Like Trees Planted by the Water
Near my house is a patch of trees. It's maybe seven acres of black poplar with some Manitoba maple, a few oaks and hawthorn bushes on a piece of swampy low lying ground by the railroad tracks. It's been approximately the same size and shape as far back as I remember. I once saw an appraisal of that quarter of farmland done many years ago and the patch of trees described there then was just about the same as it sits now. In the summertime cattle lie down under the trees when it's hot. My family goes walking back there and I walk back there by myself to think stuff over or with a friend when we have something to talk about. Some conversations are better while walking among trees. Some conversations are only possible while walking among trees.
One of the things I notice about that patch of trees is how much the same it stays. There's a boggy area on the north side where trees don't grow because it's standing full of water, until the middle of summer on wet years. On the south side there's an old sand ridge from the '30s when whoever was farming that land at the time had to watch the topsoil blow away rather than produce a crop. I still have a fence there now and I imagine some version of that fence has been there for all the years this area has been settled by farmers. Between the fence and the slough and the road to the east and the sand ridge to the west there's really nowhere for the trees to go so they pretty much stay where they are and thrive.
On the other hand I notice how much that patch of trees changes each year. In the long run it stays much the same shape and the same species grow but each year a bunch of new saplings spring up in spite of the cattle and each year a surprising number of trees die. I haul 6-8 loads of firewood out of that little block of bush each winter and this year, like most years, I did not catch up with the deadfall. There's more stuff laying there waiting to be cut up than I got around to harvesting. Sometimes on windy days in the summer the crown will break off half a dozen poplar trees right close together and the trunks stand there as snags until they fall over or I cut them down. Sometimes a huge old tree gets hollow and then finally stops growing. Sometimes healthy young trees that are crowded together can't compete with each other so they all give up at the same time. New saplings rarely grow among the established trees. Most often the saplings grow around the edges and a clear area gradually develops in the middle. Then eventually when the clear area is big enough the saplings grow in the middle while the old trees stand around the edge. Over all the area stays healthy and thriving but stuff comes and goes at an amazing pace when you start looking at the process more closely.
My life is like that and maybe yours is too. My family is like that. My church is like that. In order to stay healthy and appear to be filling about the same role as we have in the past there needs to be an amazing pace of change. Last night I took a computer and some sound gear to the church and recorded Charlene, Linden, Connor, and Arianna singing, playing instruments, reading scripture, and praying so Pastor Russell can post a worship service on the church website and we can all stream it through our phones because there's no public gatherings during the Covid-19 pandemic. Even the words of that sentence would not have made sense a few years ago, let alone the situation they describe. We had a good time and recording church for later broadcast is a lot of fun. More people 'attend' our church online than did when we all showed up in the same room which is sort of encouraging and discouraging at the same time. It's different from a building full of people on Sunday morning but it is still worshipful. My family enjoys listening to church online. If you had told me two years ago that I would be at home on Sunday mornings listening to internet church I would have laughed out loud since such a thing seemed so completely unlikely but now we do it each week and look forward to it. Our church has continued to be the church for one another and to God's glory because all kinds of new saplings spring up and as stuff we used to do falls away. We are aware of God's faithfulness when we roll with the situations we find ourselves in and become aware of God's Spirit moving among us. We don't choose between continuing our traditions and doing new things. We continue our tradition of faith by doing new things.

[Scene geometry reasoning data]
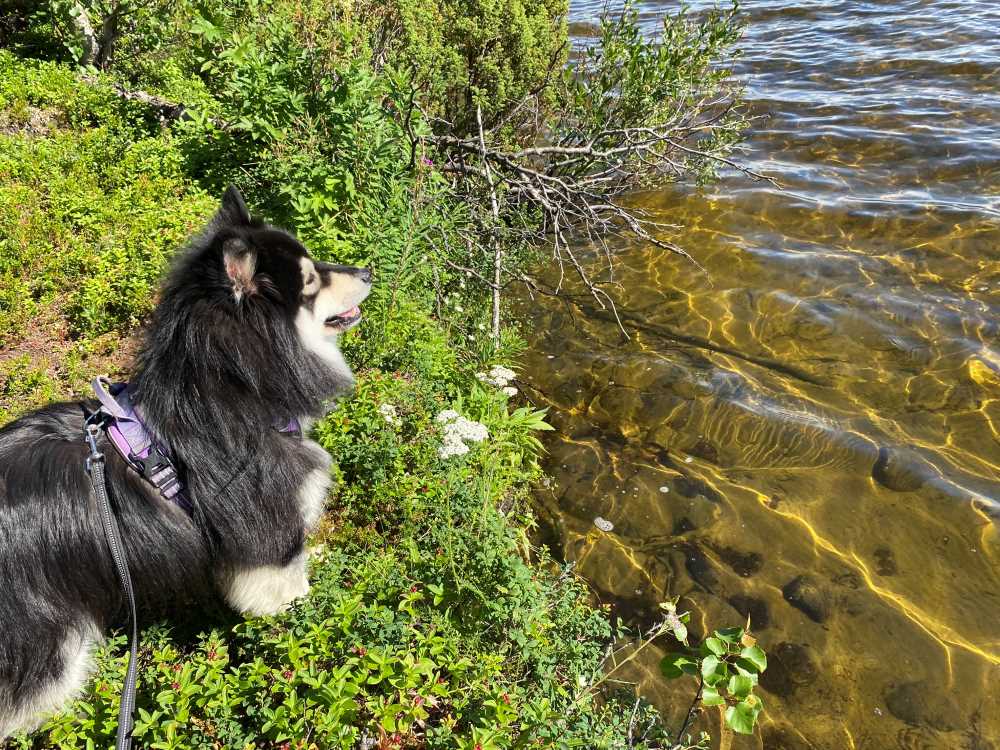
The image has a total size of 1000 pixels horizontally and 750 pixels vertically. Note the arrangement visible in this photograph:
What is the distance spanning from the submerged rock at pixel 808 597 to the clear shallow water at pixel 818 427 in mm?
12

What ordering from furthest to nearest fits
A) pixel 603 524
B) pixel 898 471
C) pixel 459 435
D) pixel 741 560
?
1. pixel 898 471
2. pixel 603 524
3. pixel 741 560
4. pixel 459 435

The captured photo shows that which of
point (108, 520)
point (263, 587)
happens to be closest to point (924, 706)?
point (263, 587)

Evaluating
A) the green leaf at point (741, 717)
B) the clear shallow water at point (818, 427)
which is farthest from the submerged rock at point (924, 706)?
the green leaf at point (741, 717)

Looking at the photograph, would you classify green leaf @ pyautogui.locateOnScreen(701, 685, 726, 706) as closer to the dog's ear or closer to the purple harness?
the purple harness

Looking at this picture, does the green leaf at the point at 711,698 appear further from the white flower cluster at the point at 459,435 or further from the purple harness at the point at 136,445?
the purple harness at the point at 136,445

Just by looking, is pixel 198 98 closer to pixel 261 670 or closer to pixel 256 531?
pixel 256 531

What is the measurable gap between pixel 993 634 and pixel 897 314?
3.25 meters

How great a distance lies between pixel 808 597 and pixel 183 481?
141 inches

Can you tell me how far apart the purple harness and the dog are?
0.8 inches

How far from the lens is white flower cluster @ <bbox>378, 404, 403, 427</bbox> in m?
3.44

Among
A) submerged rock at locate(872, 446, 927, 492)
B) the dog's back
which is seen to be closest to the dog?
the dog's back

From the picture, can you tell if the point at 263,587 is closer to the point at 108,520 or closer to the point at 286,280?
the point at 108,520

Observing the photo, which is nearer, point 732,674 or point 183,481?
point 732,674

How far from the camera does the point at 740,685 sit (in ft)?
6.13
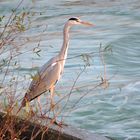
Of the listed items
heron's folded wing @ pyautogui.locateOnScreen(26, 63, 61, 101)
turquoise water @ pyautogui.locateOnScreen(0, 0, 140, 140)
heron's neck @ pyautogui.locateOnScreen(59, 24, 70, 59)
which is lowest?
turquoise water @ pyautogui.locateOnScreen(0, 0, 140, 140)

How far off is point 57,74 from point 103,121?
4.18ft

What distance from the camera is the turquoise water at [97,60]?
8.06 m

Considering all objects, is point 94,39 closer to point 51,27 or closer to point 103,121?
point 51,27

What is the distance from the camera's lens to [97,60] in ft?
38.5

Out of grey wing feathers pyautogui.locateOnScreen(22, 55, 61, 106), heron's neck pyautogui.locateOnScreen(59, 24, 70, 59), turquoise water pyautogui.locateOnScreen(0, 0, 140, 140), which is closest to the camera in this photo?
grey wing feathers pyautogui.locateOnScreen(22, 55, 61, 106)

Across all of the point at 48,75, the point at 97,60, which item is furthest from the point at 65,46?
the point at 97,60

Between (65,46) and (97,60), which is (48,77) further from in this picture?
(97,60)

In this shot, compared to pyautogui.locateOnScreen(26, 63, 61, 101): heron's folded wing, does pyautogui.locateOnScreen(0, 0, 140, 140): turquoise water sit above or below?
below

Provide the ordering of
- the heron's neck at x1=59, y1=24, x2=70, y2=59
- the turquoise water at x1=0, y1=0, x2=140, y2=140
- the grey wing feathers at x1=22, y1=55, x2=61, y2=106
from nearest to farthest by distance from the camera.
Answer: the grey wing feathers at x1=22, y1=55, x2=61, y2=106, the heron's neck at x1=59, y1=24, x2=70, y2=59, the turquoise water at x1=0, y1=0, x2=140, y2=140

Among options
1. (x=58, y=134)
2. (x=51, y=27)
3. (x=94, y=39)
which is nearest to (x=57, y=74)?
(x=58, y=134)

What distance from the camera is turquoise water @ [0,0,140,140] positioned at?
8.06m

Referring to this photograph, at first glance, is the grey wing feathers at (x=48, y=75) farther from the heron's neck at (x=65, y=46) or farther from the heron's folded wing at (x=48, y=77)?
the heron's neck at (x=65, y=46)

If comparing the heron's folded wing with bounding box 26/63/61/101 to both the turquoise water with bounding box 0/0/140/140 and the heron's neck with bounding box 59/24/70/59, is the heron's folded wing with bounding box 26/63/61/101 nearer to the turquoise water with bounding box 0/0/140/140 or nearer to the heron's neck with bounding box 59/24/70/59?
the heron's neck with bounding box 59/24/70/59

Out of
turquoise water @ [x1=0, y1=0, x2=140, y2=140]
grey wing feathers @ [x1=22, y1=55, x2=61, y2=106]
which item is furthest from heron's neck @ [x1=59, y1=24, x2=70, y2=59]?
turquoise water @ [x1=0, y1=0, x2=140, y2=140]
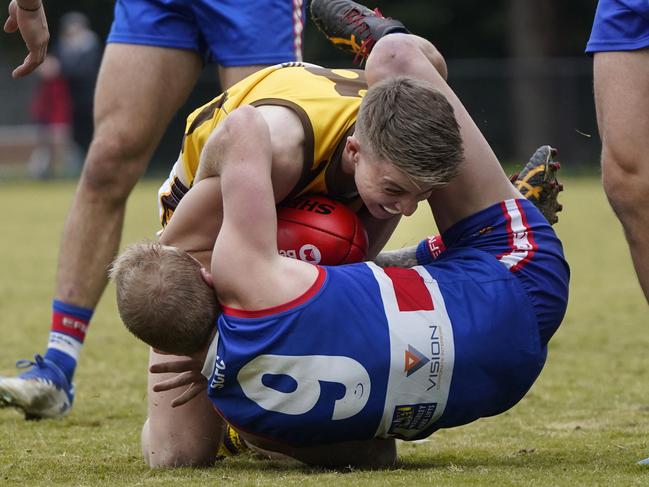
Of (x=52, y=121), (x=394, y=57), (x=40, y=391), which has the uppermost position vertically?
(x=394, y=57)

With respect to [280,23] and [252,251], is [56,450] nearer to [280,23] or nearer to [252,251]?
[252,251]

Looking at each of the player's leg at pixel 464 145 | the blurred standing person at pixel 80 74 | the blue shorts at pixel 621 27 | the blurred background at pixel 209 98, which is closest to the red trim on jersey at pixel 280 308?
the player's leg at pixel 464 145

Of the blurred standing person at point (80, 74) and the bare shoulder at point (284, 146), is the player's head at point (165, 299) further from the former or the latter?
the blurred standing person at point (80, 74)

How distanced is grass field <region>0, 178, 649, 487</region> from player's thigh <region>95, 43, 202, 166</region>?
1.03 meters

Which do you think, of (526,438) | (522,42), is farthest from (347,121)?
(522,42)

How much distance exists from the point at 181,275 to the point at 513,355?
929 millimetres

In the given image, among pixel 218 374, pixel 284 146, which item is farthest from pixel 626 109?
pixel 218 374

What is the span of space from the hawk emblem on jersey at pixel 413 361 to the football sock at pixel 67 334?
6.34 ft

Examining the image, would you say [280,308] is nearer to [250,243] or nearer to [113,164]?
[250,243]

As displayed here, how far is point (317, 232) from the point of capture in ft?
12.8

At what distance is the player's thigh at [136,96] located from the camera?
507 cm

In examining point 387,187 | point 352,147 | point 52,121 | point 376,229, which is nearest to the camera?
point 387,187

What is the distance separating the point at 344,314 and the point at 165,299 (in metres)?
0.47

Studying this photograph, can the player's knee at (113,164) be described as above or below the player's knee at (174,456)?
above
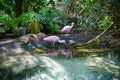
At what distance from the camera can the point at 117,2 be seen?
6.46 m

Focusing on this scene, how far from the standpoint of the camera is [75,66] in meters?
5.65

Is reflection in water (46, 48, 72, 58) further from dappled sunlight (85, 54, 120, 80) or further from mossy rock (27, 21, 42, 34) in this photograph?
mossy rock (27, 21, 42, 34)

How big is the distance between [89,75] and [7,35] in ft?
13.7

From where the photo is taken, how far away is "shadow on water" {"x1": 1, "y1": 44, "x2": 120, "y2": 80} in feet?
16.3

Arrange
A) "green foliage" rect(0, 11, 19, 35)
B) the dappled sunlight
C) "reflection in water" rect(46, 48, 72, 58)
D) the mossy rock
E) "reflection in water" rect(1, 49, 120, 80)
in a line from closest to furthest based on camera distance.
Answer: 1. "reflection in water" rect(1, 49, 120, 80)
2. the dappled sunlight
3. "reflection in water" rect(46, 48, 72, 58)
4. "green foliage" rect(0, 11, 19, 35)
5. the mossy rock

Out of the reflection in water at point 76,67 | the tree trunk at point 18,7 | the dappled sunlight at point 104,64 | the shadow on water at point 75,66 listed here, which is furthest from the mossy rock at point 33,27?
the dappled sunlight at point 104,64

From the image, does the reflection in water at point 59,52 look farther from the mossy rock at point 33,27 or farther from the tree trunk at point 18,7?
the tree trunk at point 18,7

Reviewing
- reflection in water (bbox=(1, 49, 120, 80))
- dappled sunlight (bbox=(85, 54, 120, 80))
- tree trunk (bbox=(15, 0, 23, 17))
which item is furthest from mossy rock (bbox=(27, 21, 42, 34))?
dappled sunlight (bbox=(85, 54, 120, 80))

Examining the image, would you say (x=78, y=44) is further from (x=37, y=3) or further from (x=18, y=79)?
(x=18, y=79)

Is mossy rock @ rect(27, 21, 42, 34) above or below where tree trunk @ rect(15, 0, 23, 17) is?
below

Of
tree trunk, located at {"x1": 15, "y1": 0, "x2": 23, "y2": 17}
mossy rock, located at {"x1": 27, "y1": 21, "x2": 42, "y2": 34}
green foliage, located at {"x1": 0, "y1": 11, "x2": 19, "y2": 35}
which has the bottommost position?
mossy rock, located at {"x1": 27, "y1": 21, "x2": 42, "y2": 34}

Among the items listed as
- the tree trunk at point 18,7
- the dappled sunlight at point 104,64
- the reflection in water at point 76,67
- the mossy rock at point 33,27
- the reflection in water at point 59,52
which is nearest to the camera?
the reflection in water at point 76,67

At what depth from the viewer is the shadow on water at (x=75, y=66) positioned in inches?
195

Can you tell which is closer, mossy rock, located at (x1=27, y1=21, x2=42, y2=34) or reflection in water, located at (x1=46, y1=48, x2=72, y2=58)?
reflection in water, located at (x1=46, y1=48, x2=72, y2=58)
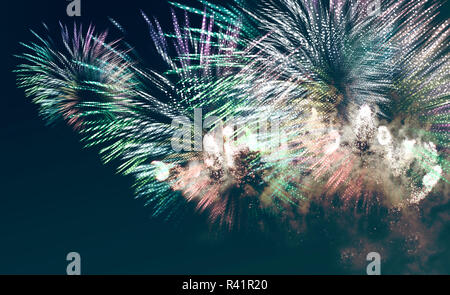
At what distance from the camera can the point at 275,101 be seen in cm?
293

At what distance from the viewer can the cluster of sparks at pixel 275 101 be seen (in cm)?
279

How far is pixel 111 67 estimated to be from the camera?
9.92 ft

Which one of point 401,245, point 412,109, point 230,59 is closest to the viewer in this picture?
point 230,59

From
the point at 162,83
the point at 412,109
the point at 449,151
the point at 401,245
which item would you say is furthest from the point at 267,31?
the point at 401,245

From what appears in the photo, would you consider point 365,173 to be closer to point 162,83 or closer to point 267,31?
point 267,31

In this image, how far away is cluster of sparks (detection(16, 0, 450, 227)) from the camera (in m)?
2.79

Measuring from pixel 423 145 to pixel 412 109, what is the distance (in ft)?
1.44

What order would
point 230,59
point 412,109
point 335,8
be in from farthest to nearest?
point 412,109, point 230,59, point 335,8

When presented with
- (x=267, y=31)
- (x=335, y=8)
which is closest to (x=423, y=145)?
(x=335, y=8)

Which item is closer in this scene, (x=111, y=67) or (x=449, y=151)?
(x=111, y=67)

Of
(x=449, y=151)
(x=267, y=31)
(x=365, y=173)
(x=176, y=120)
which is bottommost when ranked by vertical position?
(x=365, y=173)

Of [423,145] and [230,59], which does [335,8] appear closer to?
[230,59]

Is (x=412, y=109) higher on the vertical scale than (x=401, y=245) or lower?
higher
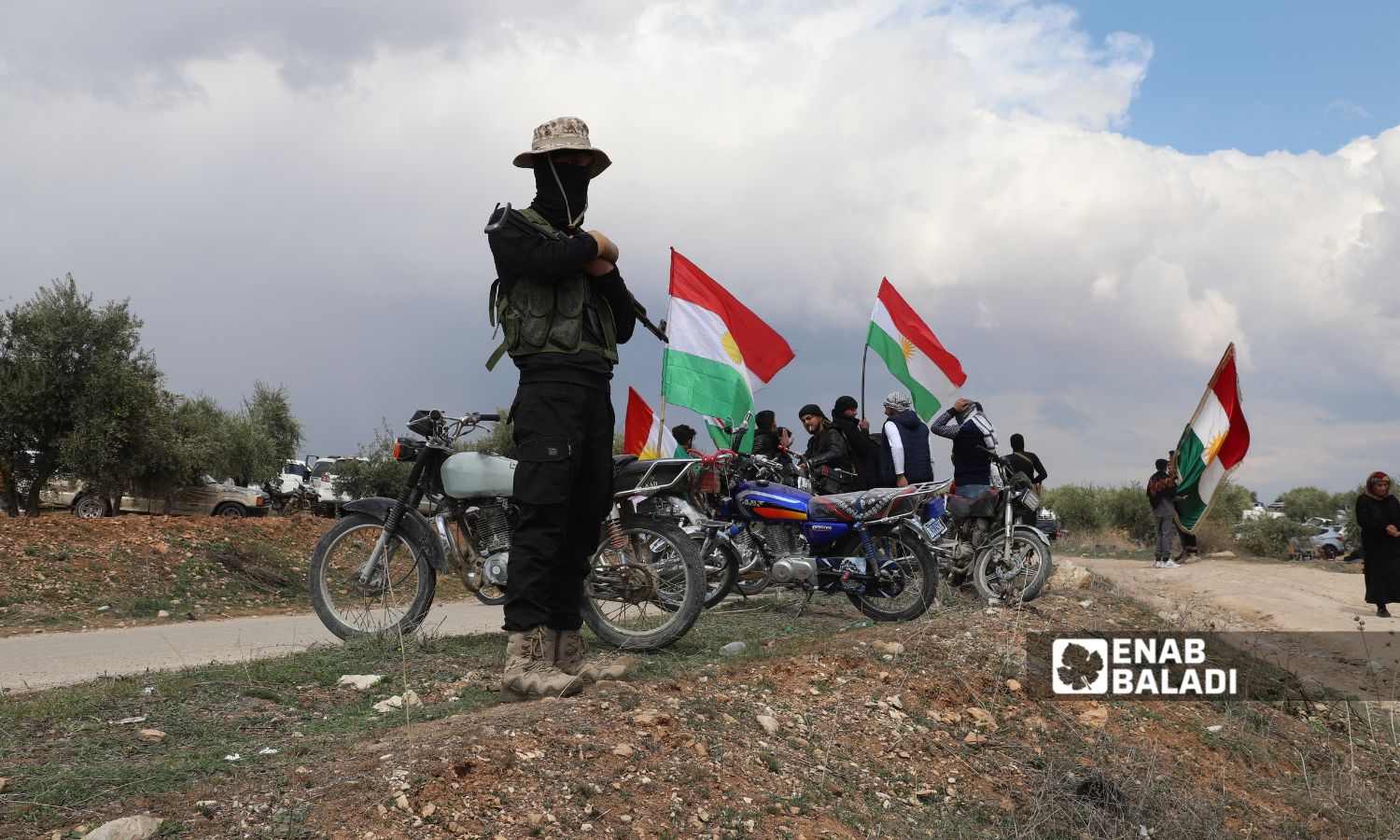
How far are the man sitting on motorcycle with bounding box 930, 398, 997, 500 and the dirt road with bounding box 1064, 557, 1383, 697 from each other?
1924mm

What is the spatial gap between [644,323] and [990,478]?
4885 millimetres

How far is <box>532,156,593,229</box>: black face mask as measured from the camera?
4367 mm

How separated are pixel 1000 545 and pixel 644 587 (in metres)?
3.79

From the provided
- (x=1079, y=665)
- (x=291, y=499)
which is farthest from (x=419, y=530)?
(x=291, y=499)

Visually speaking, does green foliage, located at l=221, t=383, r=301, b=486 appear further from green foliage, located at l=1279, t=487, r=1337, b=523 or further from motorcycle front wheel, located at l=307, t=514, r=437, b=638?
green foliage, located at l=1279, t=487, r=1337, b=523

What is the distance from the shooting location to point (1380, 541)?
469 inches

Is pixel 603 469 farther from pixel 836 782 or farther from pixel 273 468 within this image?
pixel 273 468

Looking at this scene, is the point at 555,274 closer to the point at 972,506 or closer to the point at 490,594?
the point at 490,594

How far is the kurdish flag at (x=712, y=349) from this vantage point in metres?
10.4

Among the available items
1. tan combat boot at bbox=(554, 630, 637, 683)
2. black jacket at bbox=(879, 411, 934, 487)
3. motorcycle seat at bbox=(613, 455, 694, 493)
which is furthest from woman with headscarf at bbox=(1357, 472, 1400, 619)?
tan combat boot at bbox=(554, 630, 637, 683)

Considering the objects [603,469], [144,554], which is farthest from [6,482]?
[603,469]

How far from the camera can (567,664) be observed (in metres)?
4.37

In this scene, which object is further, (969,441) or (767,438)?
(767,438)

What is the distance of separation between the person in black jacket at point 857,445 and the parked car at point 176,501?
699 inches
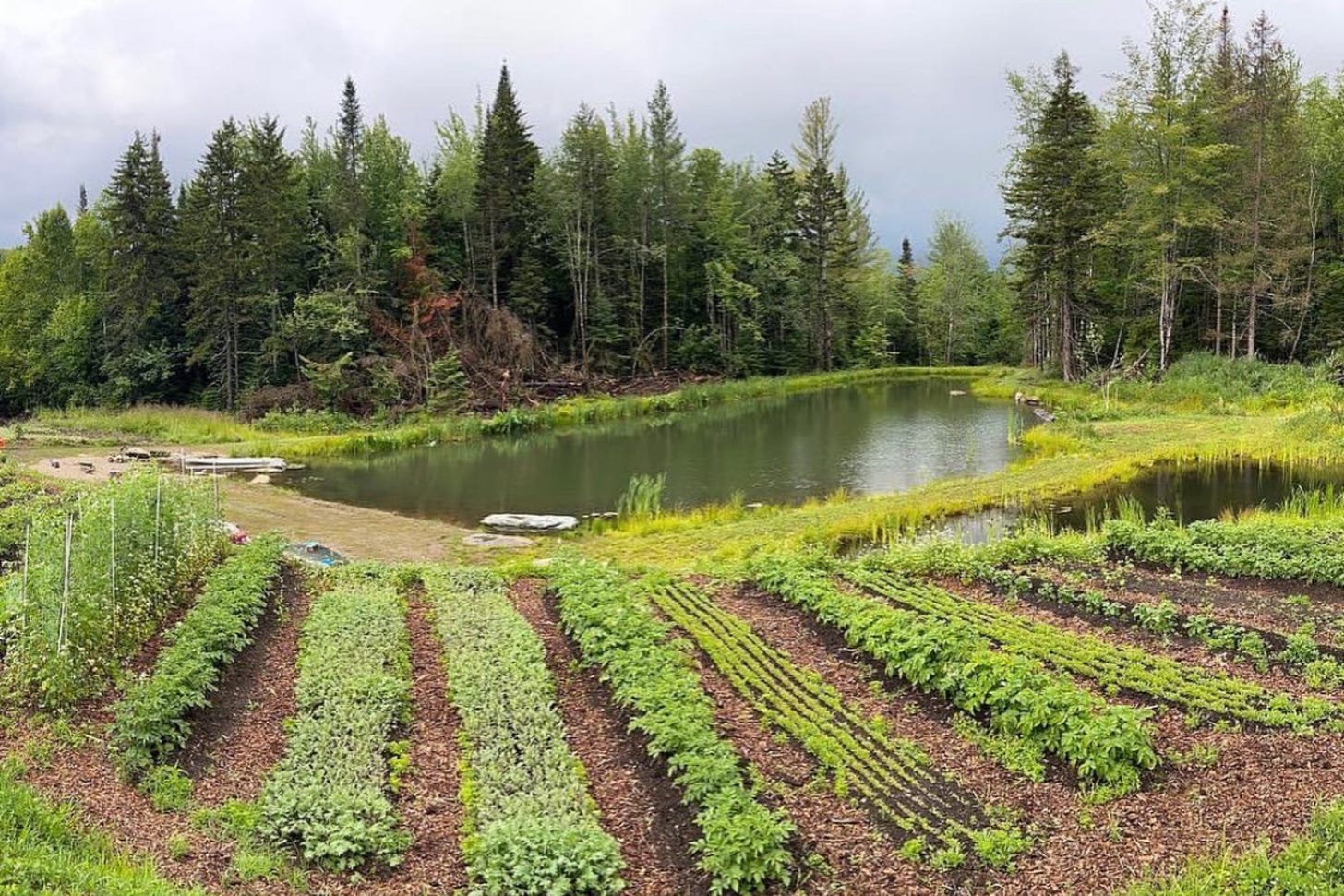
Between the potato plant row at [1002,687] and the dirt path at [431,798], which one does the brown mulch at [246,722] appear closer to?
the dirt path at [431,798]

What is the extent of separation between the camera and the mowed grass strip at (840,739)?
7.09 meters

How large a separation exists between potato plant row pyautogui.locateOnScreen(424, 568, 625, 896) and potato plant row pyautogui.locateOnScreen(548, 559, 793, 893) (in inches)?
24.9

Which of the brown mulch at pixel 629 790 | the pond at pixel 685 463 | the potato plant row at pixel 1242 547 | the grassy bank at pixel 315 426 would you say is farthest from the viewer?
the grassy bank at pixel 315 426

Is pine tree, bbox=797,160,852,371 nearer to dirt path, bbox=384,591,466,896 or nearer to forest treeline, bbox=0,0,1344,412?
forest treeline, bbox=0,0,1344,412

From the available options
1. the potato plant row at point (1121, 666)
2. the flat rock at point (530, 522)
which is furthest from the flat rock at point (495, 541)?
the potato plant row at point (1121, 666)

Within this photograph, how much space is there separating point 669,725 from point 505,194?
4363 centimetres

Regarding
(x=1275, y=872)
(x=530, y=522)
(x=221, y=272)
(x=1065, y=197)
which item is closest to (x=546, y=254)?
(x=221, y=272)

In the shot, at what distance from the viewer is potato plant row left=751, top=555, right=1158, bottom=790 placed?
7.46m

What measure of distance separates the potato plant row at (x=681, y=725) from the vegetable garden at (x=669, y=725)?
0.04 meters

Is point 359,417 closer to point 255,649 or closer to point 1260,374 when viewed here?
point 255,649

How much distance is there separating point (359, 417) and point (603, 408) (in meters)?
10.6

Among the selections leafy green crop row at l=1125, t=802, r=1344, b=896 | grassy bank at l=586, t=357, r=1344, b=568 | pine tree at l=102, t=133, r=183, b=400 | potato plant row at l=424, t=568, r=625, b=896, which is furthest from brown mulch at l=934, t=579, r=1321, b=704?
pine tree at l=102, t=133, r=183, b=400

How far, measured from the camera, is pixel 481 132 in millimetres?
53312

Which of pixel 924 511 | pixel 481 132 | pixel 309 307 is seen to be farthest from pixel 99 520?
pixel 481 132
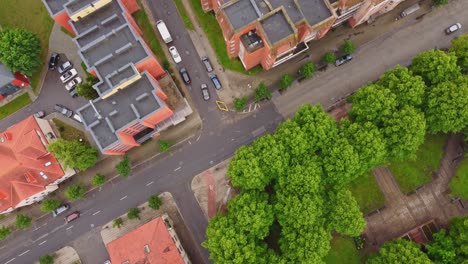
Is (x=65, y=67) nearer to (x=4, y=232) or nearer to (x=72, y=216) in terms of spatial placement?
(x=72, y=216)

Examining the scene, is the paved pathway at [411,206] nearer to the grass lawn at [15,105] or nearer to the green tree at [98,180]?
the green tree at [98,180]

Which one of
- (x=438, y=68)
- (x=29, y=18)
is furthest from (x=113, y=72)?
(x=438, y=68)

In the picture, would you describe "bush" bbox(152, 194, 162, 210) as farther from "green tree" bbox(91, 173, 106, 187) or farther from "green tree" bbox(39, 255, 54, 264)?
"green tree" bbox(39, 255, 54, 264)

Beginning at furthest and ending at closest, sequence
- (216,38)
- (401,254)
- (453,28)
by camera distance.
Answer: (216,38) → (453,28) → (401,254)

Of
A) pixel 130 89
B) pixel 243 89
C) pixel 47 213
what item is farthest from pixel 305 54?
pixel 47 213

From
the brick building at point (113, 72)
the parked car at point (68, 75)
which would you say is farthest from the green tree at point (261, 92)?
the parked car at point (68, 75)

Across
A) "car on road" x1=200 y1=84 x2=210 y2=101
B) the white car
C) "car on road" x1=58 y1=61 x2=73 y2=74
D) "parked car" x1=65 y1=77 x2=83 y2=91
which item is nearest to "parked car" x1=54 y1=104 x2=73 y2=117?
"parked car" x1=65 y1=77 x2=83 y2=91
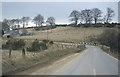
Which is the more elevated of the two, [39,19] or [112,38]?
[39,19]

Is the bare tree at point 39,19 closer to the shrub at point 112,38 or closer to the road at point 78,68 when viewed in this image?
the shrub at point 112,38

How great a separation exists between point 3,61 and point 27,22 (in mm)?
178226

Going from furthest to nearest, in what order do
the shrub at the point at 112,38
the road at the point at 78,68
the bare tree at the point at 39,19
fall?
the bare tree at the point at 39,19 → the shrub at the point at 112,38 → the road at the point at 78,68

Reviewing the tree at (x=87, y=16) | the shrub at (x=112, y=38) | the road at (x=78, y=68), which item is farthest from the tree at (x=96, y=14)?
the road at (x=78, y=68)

Instructions:
1) Repeat the passage of the text about the patch of trees from "One of the things" up to and including "are and thrive.".
2) Answer these questions from the text about the patch of trees:
(a) About how many acres does the patch of trees cover?
(b) How many loads of firewood are hauled out of the bush each winter?
(c) Who was recorded at the church for the online worship service?
The listing stands apart from the text as separate material.

Per-task answers:
1)
One of the things I notice about that patch of trees is how much the same it stays. There's a boggy area on the north side where trees don't grow because it's standing full of water, until the middle of summer on wet years. On the south side there's an old sand ridge from the '30s when whoever was farming that land at the time had to watch the topsoil blow away rather than produce a crop. I still have a fence there now and I imagine some version of that fence has been there for all the years this area has been settled by farmers. Between the fence and the slough and the road to the east and the sand ridge to the west there's really nowhere for the trees to go so they pretty much stay where they are and thrive.

2)
(a) Maybe seven acres.
(b) 6-8 loads.
(c) Charlene, Linden, Connor, and Arianna.